DOKUMENT:

==================================================

Iszin uszanuj to ze Twoje doświadczenie moze byc pomocne ale nie jest nie jest wykładnią i wierz mi na forum nie siedza sami "Kaziowie z lokalu"  a ludzie którzy buduja z wyobraźnia i potrafia zadbać o swoje piniądze.

*profus*
musi być ciągłosc szczeliny wentylacyjnej - poszukaj u dostwaców systemu kratek wentylacyjnych, na pewno ma je sto isp, ale sa koszmarnie drogie 
co do pow szelin wentylacyjnych poszukaj na forum, było o tym 




> Nie ma rzeczy niemożliwych do zrobienia wszystko to tylko kwestia $$ i czasu.


dodałbm do tego dobrego wykonawcę i materiały w duzej mierze odporne "na głupote wykonawcy" 




> 8 lat temu ocieplałem dom który w całym obwodzie grzewczym miał 7 litrów wody. Styropianem 8 cm.


nie znaczy że nie w domu tym było ciepło i nie można było zapłacic mniej za ogrzewanie

przy moim domu o kubaturze pond 1350 m3 ponad 370 m2,  od 10/06 do 03/07, w pierwszym sezonie grzewczym wydałem  na ogrzewanie ok 2400 ( bez wody co oraz gotowania)

----------


## Iszin

Spokojnie ja wam nie bronie dawac takich grubych styropianow, tylko czy to juz nie podchodzi pod dom pasywny?  Skoro dajesz taki gruby styropian to tak samo powinienes dać okna z lepszym współczynnikiem (0.7), ocieplenie dachu itp.

*Rezi napisał:*



> nie znaczy że nie w domu tym było ciepło i nie można było zapłacic mniej za ogrzewanie


Zawsze moze byc cieplej, ciszej, lepiej kwestia kosztow jakie musimy poniesc i czasu w jakim sie one zwrocą.

Podaj Rezi to ociepleniowe optimum wg Twojego projektu.

==================================================

WYCIĄG DANYCH:
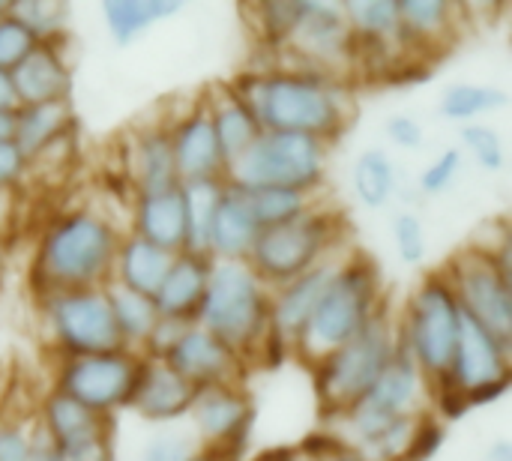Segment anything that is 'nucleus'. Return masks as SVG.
<instances>
[{"label":"nucleus","instance_id":"obj_1","mask_svg":"<svg viewBox=\"0 0 512 461\" xmlns=\"http://www.w3.org/2000/svg\"><path fill=\"white\" fill-rule=\"evenodd\" d=\"M231 90L249 105L264 132H294L324 141L348 129L345 99L321 72L243 75Z\"/></svg>","mask_w":512,"mask_h":461},{"label":"nucleus","instance_id":"obj_2","mask_svg":"<svg viewBox=\"0 0 512 461\" xmlns=\"http://www.w3.org/2000/svg\"><path fill=\"white\" fill-rule=\"evenodd\" d=\"M117 258L111 225L93 213H69L48 225L33 264L36 291L48 300L60 291H90Z\"/></svg>","mask_w":512,"mask_h":461},{"label":"nucleus","instance_id":"obj_3","mask_svg":"<svg viewBox=\"0 0 512 461\" xmlns=\"http://www.w3.org/2000/svg\"><path fill=\"white\" fill-rule=\"evenodd\" d=\"M381 276L369 255H354L345 267H339L321 294L306 330L297 336V345L306 360H318L333 348L354 339L369 318L378 312Z\"/></svg>","mask_w":512,"mask_h":461},{"label":"nucleus","instance_id":"obj_4","mask_svg":"<svg viewBox=\"0 0 512 461\" xmlns=\"http://www.w3.org/2000/svg\"><path fill=\"white\" fill-rule=\"evenodd\" d=\"M201 327L237 357L270 330V300L261 279L243 261L213 264L198 309Z\"/></svg>","mask_w":512,"mask_h":461},{"label":"nucleus","instance_id":"obj_5","mask_svg":"<svg viewBox=\"0 0 512 461\" xmlns=\"http://www.w3.org/2000/svg\"><path fill=\"white\" fill-rule=\"evenodd\" d=\"M393 348H396L393 330L381 306L354 339L318 357L315 390H318L324 417L348 414V408L369 393V387L375 384V378L393 357Z\"/></svg>","mask_w":512,"mask_h":461},{"label":"nucleus","instance_id":"obj_6","mask_svg":"<svg viewBox=\"0 0 512 461\" xmlns=\"http://www.w3.org/2000/svg\"><path fill=\"white\" fill-rule=\"evenodd\" d=\"M462 315H468L477 327L495 336L504 348L512 345V276H510V240L501 243V252L486 249H462L450 270L444 273Z\"/></svg>","mask_w":512,"mask_h":461},{"label":"nucleus","instance_id":"obj_7","mask_svg":"<svg viewBox=\"0 0 512 461\" xmlns=\"http://www.w3.org/2000/svg\"><path fill=\"white\" fill-rule=\"evenodd\" d=\"M231 183L243 189H291L306 192L324 174V141L294 132H264L252 147L228 165Z\"/></svg>","mask_w":512,"mask_h":461},{"label":"nucleus","instance_id":"obj_8","mask_svg":"<svg viewBox=\"0 0 512 461\" xmlns=\"http://www.w3.org/2000/svg\"><path fill=\"white\" fill-rule=\"evenodd\" d=\"M459 321H462V309L456 303L447 276L444 273L426 276L408 303L405 330H402V342L426 378H438L450 372L459 342Z\"/></svg>","mask_w":512,"mask_h":461},{"label":"nucleus","instance_id":"obj_9","mask_svg":"<svg viewBox=\"0 0 512 461\" xmlns=\"http://www.w3.org/2000/svg\"><path fill=\"white\" fill-rule=\"evenodd\" d=\"M339 219L324 210H303L297 219L261 228L249 249V270L261 282L288 285L318 267V258L336 237Z\"/></svg>","mask_w":512,"mask_h":461},{"label":"nucleus","instance_id":"obj_10","mask_svg":"<svg viewBox=\"0 0 512 461\" xmlns=\"http://www.w3.org/2000/svg\"><path fill=\"white\" fill-rule=\"evenodd\" d=\"M48 321L60 348L69 357L123 351V336L114 324L111 306L102 291H60L45 300Z\"/></svg>","mask_w":512,"mask_h":461},{"label":"nucleus","instance_id":"obj_11","mask_svg":"<svg viewBox=\"0 0 512 461\" xmlns=\"http://www.w3.org/2000/svg\"><path fill=\"white\" fill-rule=\"evenodd\" d=\"M420 369L411 360L402 336L393 348V357L369 387V393L348 408V420L354 435L366 444L375 447V441L405 414H411L417 393H420Z\"/></svg>","mask_w":512,"mask_h":461},{"label":"nucleus","instance_id":"obj_12","mask_svg":"<svg viewBox=\"0 0 512 461\" xmlns=\"http://www.w3.org/2000/svg\"><path fill=\"white\" fill-rule=\"evenodd\" d=\"M135 366L138 360L129 357L126 351L69 357L60 372L57 390L96 414H108L114 408H126Z\"/></svg>","mask_w":512,"mask_h":461},{"label":"nucleus","instance_id":"obj_13","mask_svg":"<svg viewBox=\"0 0 512 461\" xmlns=\"http://www.w3.org/2000/svg\"><path fill=\"white\" fill-rule=\"evenodd\" d=\"M195 399H198V387L183 381L162 360H138L126 396V408H135L144 420L162 423L189 414Z\"/></svg>","mask_w":512,"mask_h":461},{"label":"nucleus","instance_id":"obj_14","mask_svg":"<svg viewBox=\"0 0 512 461\" xmlns=\"http://www.w3.org/2000/svg\"><path fill=\"white\" fill-rule=\"evenodd\" d=\"M237 354L222 345L216 336H210L204 327H189L162 357V363L177 372L183 381L195 384L198 390L228 384L231 375L237 372Z\"/></svg>","mask_w":512,"mask_h":461},{"label":"nucleus","instance_id":"obj_15","mask_svg":"<svg viewBox=\"0 0 512 461\" xmlns=\"http://www.w3.org/2000/svg\"><path fill=\"white\" fill-rule=\"evenodd\" d=\"M288 42L297 48V54H303L306 60H318V66L324 69L333 60H351L354 30L339 6L306 0V12L300 15Z\"/></svg>","mask_w":512,"mask_h":461},{"label":"nucleus","instance_id":"obj_16","mask_svg":"<svg viewBox=\"0 0 512 461\" xmlns=\"http://www.w3.org/2000/svg\"><path fill=\"white\" fill-rule=\"evenodd\" d=\"M18 105H45L66 102L72 90V75L63 54L51 39H42L12 72H9Z\"/></svg>","mask_w":512,"mask_h":461},{"label":"nucleus","instance_id":"obj_17","mask_svg":"<svg viewBox=\"0 0 512 461\" xmlns=\"http://www.w3.org/2000/svg\"><path fill=\"white\" fill-rule=\"evenodd\" d=\"M510 348H504L495 336H489L483 327H477L468 315H462L459 321V342H456V354H453V366H450V378L468 393L480 384L498 381L510 375V363H507Z\"/></svg>","mask_w":512,"mask_h":461},{"label":"nucleus","instance_id":"obj_18","mask_svg":"<svg viewBox=\"0 0 512 461\" xmlns=\"http://www.w3.org/2000/svg\"><path fill=\"white\" fill-rule=\"evenodd\" d=\"M171 153L180 186L195 180H213L219 174L225 162L216 144V132L210 126V114L204 108L192 111L171 129Z\"/></svg>","mask_w":512,"mask_h":461},{"label":"nucleus","instance_id":"obj_19","mask_svg":"<svg viewBox=\"0 0 512 461\" xmlns=\"http://www.w3.org/2000/svg\"><path fill=\"white\" fill-rule=\"evenodd\" d=\"M213 261L210 255L180 252L171 261V270L162 282V288L153 297V306L159 318H177V321H198V309L204 300V288L210 279Z\"/></svg>","mask_w":512,"mask_h":461},{"label":"nucleus","instance_id":"obj_20","mask_svg":"<svg viewBox=\"0 0 512 461\" xmlns=\"http://www.w3.org/2000/svg\"><path fill=\"white\" fill-rule=\"evenodd\" d=\"M258 234L261 228L252 216L246 189L234 183L222 186V198L210 222V252L222 255L225 261H240L249 255Z\"/></svg>","mask_w":512,"mask_h":461},{"label":"nucleus","instance_id":"obj_21","mask_svg":"<svg viewBox=\"0 0 512 461\" xmlns=\"http://www.w3.org/2000/svg\"><path fill=\"white\" fill-rule=\"evenodd\" d=\"M135 237L144 243L180 255L186 249V204L183 189H168L159 195H138L135 207Z\"/></svg>","mask_w":512,"mask_h":461},{"label":"nucleus","instance_id":"obj_22","mask_svg":"<svg viewBox=\"0 0 512 461\" xmlns=\"http://www.w3.org/2000/svg\"><path fill=\"white\" fill-rule=\"evenodd\" d=\"M333 273H336V267L321 264V267H312L309 273H303L300 279H294V282L285 285V291L279 294V300L270 306V327L282 339H288V336L297 339L306 330V324H309V318H312L321 294L327 291Z\"/></svg>","mask_w":512,"mask_h":461},{"label":"nucleus","instance_id":"obj_23","mask_svg":"<svg viewBox=\"0 0 512 461\" xmlns=\"http://www.w3.org/2000/svg\"><path fill=\"white\" fill-rule=\"evenodd\" d=\"M192 414H195V423H198V429L204 432V438L210 444H222L237 429L252 423L249 399L240 390H234L231 384H216V387L198 390Z\"/></svg>","mask_w":512,"mask_h":461},{"label":"nucleus","instance_id":"obj_24","mask_svg":"<svg viewBox=\"0 0 512 461\" xmlns=\"http://www.w3.org/2000/svg\"><path fill=\"white\" fill-rule=\"evenodd\" d=\"M45 432L48 444H81L93 438H108L111 435V420L108 414H96L84 408L81 402L69 399L66 393L54 390L45 399Z\"/></svg>","mask_w":512,"mask_h":461},{"label":"nucleus","instance_id":"obj_25","mask_svg":"<svg viewBox=\"0 0 512 461\" xmlns=\"http://www.w3.org/2000/svg\"><path fill=\"white\" fill-rule=\"evenodd\" d=\"M171 261H174L171 252L156 249V246L144 243L141 237H129L117 249V282L123 288L153 300L171 270Z\"/></svg>","mask_w":512,"mask_h":461},{"label":"nucleus","instance_id":"obj_26","mask_svg":"<svg viewBox=\"0 0 512 461\" xmlns=\"http://www.w3.org/2000/svg\"><path fill=\"white\" fill-rule=\"evenodd\" d=\"M207 114H210V126L216 132V144H219L225 165L237 162L261 135V123L231 87H225V99H219Z\"/></svg>","mask_w":512,"mask_h":461},{"label":"nucleus","instance_id":"obj_27","mask_svg":"<svg viewBox=\"0 0 512 461\" xmlns=\"http://www.w3.org/2000/svg\"><path fill=\"white\" fill-rule=\"evenodd\" d=\"M72 126L69 102H45V105H18L15 108V147L24 159H36L51 141H57Z\"/></svg>","mask_w":512,"mask_h":461},{"label":"nucleus","instance_id":"obj_28","mask_svg":"<svg viewBox=\"0 0 512 461\" xmlns=\"http://www.w3.org/2000/svg\"><path fill=\"white\" fill-rule=\"evenodd\" d=\"M135 180H138V195H159L180 186L168 129H150L141 135L135 147Z\"/></svg>","mask_w":512,"mask_h":461},{"label":"nucleus","instance_id":"obj_29","mask_svg":"<svg viewBox=\"0 0 512 461\" xmlns=\"http://www.w3.org/2000/svg\"><path fill=\"white\" fill-rule=\"evenodd\" d=\"M180 12V3L174 0H108L102 3V15L108 21V30L117 45H129L135 36L144 33V27L171 18Z\"/></svg>","mask_w":512,"mask_h":461},{"label":"nucleus","instance_id":"obj_30","mask_svg":"<svg viewBox=\"0 0 512 461\" xmlns=\"http://www.w3.org/2000/svg\"><path fill=\"white\" fill-rule=\"evenodd\" d=\"M183 204H186V249L195 255H210V222L222 198V183L213 180H195L183 183Z\"/></svg>","mask_w":512,"mask_h":461},{"label":"nucleus","instance_id":"obj_31","mask_svg":"<svg viewBox=\"0 0 512 461\" xmlns=\"http://www.w3.org/2000/svg\"><path fill=\"white\" fill-rule=\"evenodd\" d=\"M102 294L111 306V315H114V324H117L123 342H147V336L153 333V327L159 321L153 300L123 288L120 282L108 285Z\"/></svg>","mask_w":512,"mask_h":461},{"label":"nucleus","instance_id":"obj_32","mask_svg":"<svg viewBox=\"0 0 512 461\" xmlns=\"http://www.w3.org/2000/svg\"><path fill=\"white\" fill-rule=\"evenodd\" d=\"M354 192L363 207L381 210L396 192V165L384 150H366L354 162Z\"/></svg>","mask_w":512,"mask_h":461},{"label":"nucleus","instance_id":"obj_33","mask_svg":"<svg viewBox=\"0 0 512 461\" xmlns=\"http://www.w3.org/2000/svg\"><path fill=\"white\" fill-rule=\"evenodd\" d=\"M450 15H453V3L444 0H399V21H402L399 39L411 45L438 39L447 30Z\"/></svg>","mask_w":512,"mask_h":461},{"label":"nucleus","instance_id":"obj_34","mask_svg":"<svg viewBox=\"0 0 512 461\" xmlns=\"http://www.w3.org/2000/svg\"><path fill=\"white\" fill-rule=\"evenodd\" d=\"M510 96L501 87L486 84H453L441 96V114L450 120H474L480 114H492L507 108Z\"/></svg>","mask_w":512,"mask_h":461},{"label":"nucleus","instance_id":"obj_35","mask_svg":"<svg viewBox=\"0 0 512 461\" xmlns=\"http://www.w3.org/2000/svg\"><path fill=\"white\" fill-rule=\"evenodd\" d=\"M345 18L354 33L372 39H393L402 30L399 21V0H354L345 3Z\"/></svg>","mask_w":512,"mask_h":461},{"label":"nucleus","instance_id":"obj_36","mask_svg":"<svg viewBox=\"0 0 512 461\" xmlns=\"http://www.w3.org/2000/svg\"><path fill=\"white\" fill-rule=\"evenodd\" d=\"M246 198H249L258 228H273V225L291 222L303 210H309L306 195L291 192V189H246Z\"/></svg>","mask_w":512,"mask_h":461},{"label":"nucleus","instance_id":"obj_37","mask_svg":"<svg viewBox=\"0 0 512 461\" xmlns=\"http://www.w3.org/2000/svg\"><path fill=\"white\" fill-rule=\"evenodd\" d=\"M36 45H39L36 33L21 18H15L12 12L0 15V69L3 72H12Z\"/></svg>","mask_w":512,"mask_h":461},{"label":"nucleus","instance_id":"obj_38","mask_svg":"<svg viewBox=\"0 0 512 461\" xmlns=\"http://www.w3.org/2000/svg\"><path fill=\"white\" fill-rule=\"evenodd\" d=\"M261 24H264V36L270 45H285L300 21V15L306 12V0H273V3H255Z\"/></svg>","mask_w":512,"mask_h":461},{"label":"nucleus","instance_id":"obj_39","mask_svg":"<svg viewBox=\"0 0 512 461\" xmlns=\"http://www.w3.org/2000/svg\"><path fill=\"white\" fill-rule=\"evenodd\" d=\"M459 138L486 171L504 168V141H501L498 129H492L486 123H468L459 129Z\"/></svg>","mask_w":512,"mask_h":461},{"label":"nucleus","instance_id":"obj_40","mask_svg":"<svg viewBox=\"0 0 512 461\" xmlns=\"http://www.w3.org/2000/svg\"><path fill=\"white\" fill-rule=\"evenodd\" d=\"M33 461H114L111 438H93L81 444H33Z\"/></svg>","mask_w":512,"mask_h":461},{"label":"nucleus","instance_id":"obj_41","mask_svg":"<svg viewBox=\"0 0 512 461\" xmlns=\"http://www.w3.org/2000/svg\"><path fill=\"white\" fill-rule=\"evenodd\" d=\"M9 12L15 18H21L33 33L36 39H51L60 33V24L66 18V6L63 3H12Z\"/></svg>","mask_w":512,"mask_h":461},{"label":"nucleus","instance_id":"obj_42","mask_svg":"<svg viewBox=\"0 0 512 461\" xmlns=\"http://www.w3.org/2000/svg\"><path fill=\"white\" fill-rule=\"evenodd\" d=\"M393 237H396L399 258H402L405 264L417 267V264L426 258V231H423L420 216H414V213L396 216V222H393Z\"/></svg>","mask_w":512,"mask_h":461},{"label":"nucleus","instance_id":"obj_43","mask_svg":"<svg viewBox=\"0 0 512 461\" xmlns=\"http://www.w3.org/2000/svg\"><path fill=\"white\" fill-rule=\"evenodd\" d=\"M441 444H444V426L435 417L423 414V417H417L414 435L408 441L402 461H429L441 450Z\"/></svg>","mask_w":512,"mask_h":461},{"label":"nucleus","instance_id":"obj_44","mask_svg":"<svg viewBox=\"0 0 512 461\" xmlns=\"http://www.w3.org/2000/svg\"><path fill=\"white\" fill-rule=\"evenodd\" d=\"M459 171H462V153H459V150H444V153L420 174V189L429 192V195H438V192H444V189L456 180Z\"/></svg>","mask_w":512,"mask_h":461},{"label":"nucleus","instance_id":"obj_45","mask_svg":"<svg viewBox=\"0 0 512 461\" xmlns=\"http://www.w3.org/2000/svg\"><path fill=\"white\" fill-rule=\"evenodd\" d=\"M429 384L435 387V402H438V408H441V414H444L447 420L465 417L468 399H465V390L450 378V372H447V375H438V378H429Z\"/></svg>","mask_w":512,"mask_h":461},{"label":"nucleus","instance_id":"obj_46","mask_svg":"<svg viewBox=\"0 0 512 461\" xmlns=\"http://www.w3.org/2000/svg\"><path fill=\"white\" fill-rule=\"evenodd\" d=\"M192 324H186V321H177V318H159L156 321V327H153V333L147 336V348H150V354L156 357V360H162L165 354H168V348L189 330Z\"/></svg>","mask_w":512,"mask_h":461},{"label":"nucleus","instance_id":"obj_47","mask_svg":"<svg viewBox=\"0 0 512 461\" xmlns=\"http://www.w3.org/2000/svg\"><path fill=\"white\" fill-rule=\"evenodd\" d=\"M195 459V447L186 438L177 435H162L159 441H153L144 453V461H192Z\"/></svg>","mask_w":512,"mask_h":461},{"label":"nucleus","instance_id":"obj_48","mask_svg":"<svg viewBox=\"0 0 512 461\" xmlns=\"http://www.w3.org/2000/svg\"><path fill=\"white\" fill-rule=\"evenodd\" d=\"M387 135H390L393 144H399L405 150H417L423 144V126L414 117H408V114L390 117L387 120Z\"/></svg>","mask_w":512,"mask_h":461},{"label":"nucleus","instance_id":"obj_49","mask_svg":"<svg viewBox=\"0 0 512 461\" xmlns=\"http://www.w3.org/2000/svg\"><path fill=\"white\" fill-rule=\"evenodd\" d=\"M0 461H33V441L15 426H3L0 429Z\"/></svg>","mask_w":512,"mask_h":461},{"label":"nucleus","instance_id":"obj_50","mask_svg":"<svg viewBox=\"0 0 512 461\" xmlns=\"http://www.w3.org/2000/svg\"><path fill=\"white\" fill-rule=\"evenodd\" d=\"M345 441L333 438V435H309L300 447L303 456H309L312 461H333L339 453H345Z\"/></svg>","mask_w":512,"mask_h":461},{"label":"nucleus","instance_id":"obj_51","mask_svg":"<svg viewBox=\"0 0 512 461\" xmlns=\"http://www.w3.org/2000/svg\"><path fill=\"white\" fill-rule=\"evenodd\" d=\"M24 165H27V159H24V153L15 147V141H3V144H0V189H3V186H12V183L21 177Z\"/></svg>","mask_w":512,"mask_h":461},{"label":"nucleus","instance_id":"obj_52","mask_svg":"<svg viewBox=\"0 0 512 461\" xmlns=\"http://www.w3.org/2000/svg\"><path fill=\"white\" fill-rule=\"evenodd\" d=\"M507 390H510V375H507V378H498V381H489V384H480V387H474V390H468L465 399H468V408H471V405H489V402H498Z\"/></svg>","mask_w":512,"mask_h":461},{"label":"nucleus","instance_id":"obj_53","mask_svg":"<svg viewBox=\"0 0 512 461\" xmlns=\"http://www.w3.org/2000/svg\"><path fill=\"white\" fill-rule=\"evenodd\" d=\"M18 102H15V90H12V81H9V72L0 69V111H15Z\"/></svg>","mask_w":512,"mask_h":461},{"label":"nucleus","instance_id":"obj_54","mask_svg":"<svg viewBox=\"0 0 512 461\" xmlns=\"http://www.w3.org/2000/svg\"><path fill=\"white\" fill-rule=\"evenodd\" d=\"M15 135V111H0V144Z\"/></svg>","mask_w":512,"mask_h":461},{"label":"nucleus","instance_id":"obj_55","mask_svg":"<svg viewBox=\"0 0 512 461\" xmlns=\"http://www.w3.org/2000/svg\"><path fill=\"white\" fill-rule=\"evenodd\" d=\"M486 461H512V447L507 441H498V444L486 453Z\"/></svg>","mask_w":512,"mask_h":461},{"label":"nucleus","instance_id":"obj_56","mask_svg":"<svg viewBox=\"0 0 512 461\" xmlns=\"http://www.w3.org/2000/svg\"><path fill=\"white\" fill-rule=\"evenodd\" d=\"M333 461H369L366 456H360V453H351V450H345V453H339Z\"/></svg>","mask_w":512,"mask_h":461},{"label":"nucleus","instance_id":"obj_57","mask_svg":"<svg viewBox=\"0 0 512 461\" xmlns=\"http://www.w3.org/2000/svg\"><path fill=\"white\" fill-rule=\"evenodd\" d=\"M192 461H222V459H219V456H216V453H213V450L207 447V450H204L201 456H195V459H192Z\"/></svg>","mask_w":512,"mask_h":461},{"label":"nucleus","instance_id":"obj_58","mask_svg":"<svg viewBox=\"0 0 512 461\" xmlns=\"http://www.w3.org/2000/svg\"><path fill=\"white\" fill-rule=\"evenodd\" d=\"M9 6H12V3H6V0H0V15H6V12H9Z\"/></svg>","mask_w":512,"mask_h":461},{"label":"nucleus","instance_id":"obj_59","mask_svg":"<svg viewBox=\"0 0 512 461\" xmlns=\"http://www.w3.org/2000/svg\"><path fill=\"white\" fill-rule=\"evenodd\" d=\"M0 276H3V249H0Z\"/></svg>","mask_w":512,"mask_h":461},{"label":"nucleus","instance_id":"obj_60","mask_svg":"<svg viewBox=\"0 0 512 461\" xmlns=\"http://www.w3.org/2000/svg\"><path fill=\"white\" fill-rule=\"evenodd\" d=\"M255 461H258V459H255Z\"/></svg>","mask_w":512,"mask_h":461}]
</instances>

==================================================

TREŚĆ ZADANIA:
Kontynuuj wątek z forum o ocieplaniu domu styropianem, zaczynając zaraz po jego ostatnim zdaniu.

ODPOWIEDŹ DO ZADANIA:
*Profus napisał:*



> Ta szczelina będzie pomiędzy wełną a deskowaniem dachu i tutaj ma być wentylacja. Wlot pomiędzy elewacją a nadbitką.


Jak ma byc to po co sie pytasz?  :big tongue:    Takie cos najlepiej zobaczyc. Mozesz zrobic w ten sposob: zostawisz szczeline miedzy styropianem a podbitka 5 cm. Nastepnie wywijasz siatke na podbitke(siatka idzie z dolu i na styropianie jest zatarta) z 5 cm i przybijasz ja takerem do desek( dla pewnosci mozesz ja wywinac podwojnie).  Tej siatki w szczelinie nie smarujsze klejem, tylko mozesz ja przejechac pod kolor gruntem lub farba od podbitki i juz masz wentylacje tanim kosztem.


pozdrawiam

----------


## ged

> Dziękuje nie narzekam 
> Ofert jest tyle ze to wykonawcy wybierają gdzie  i u kogo chcą robić....takie czasy.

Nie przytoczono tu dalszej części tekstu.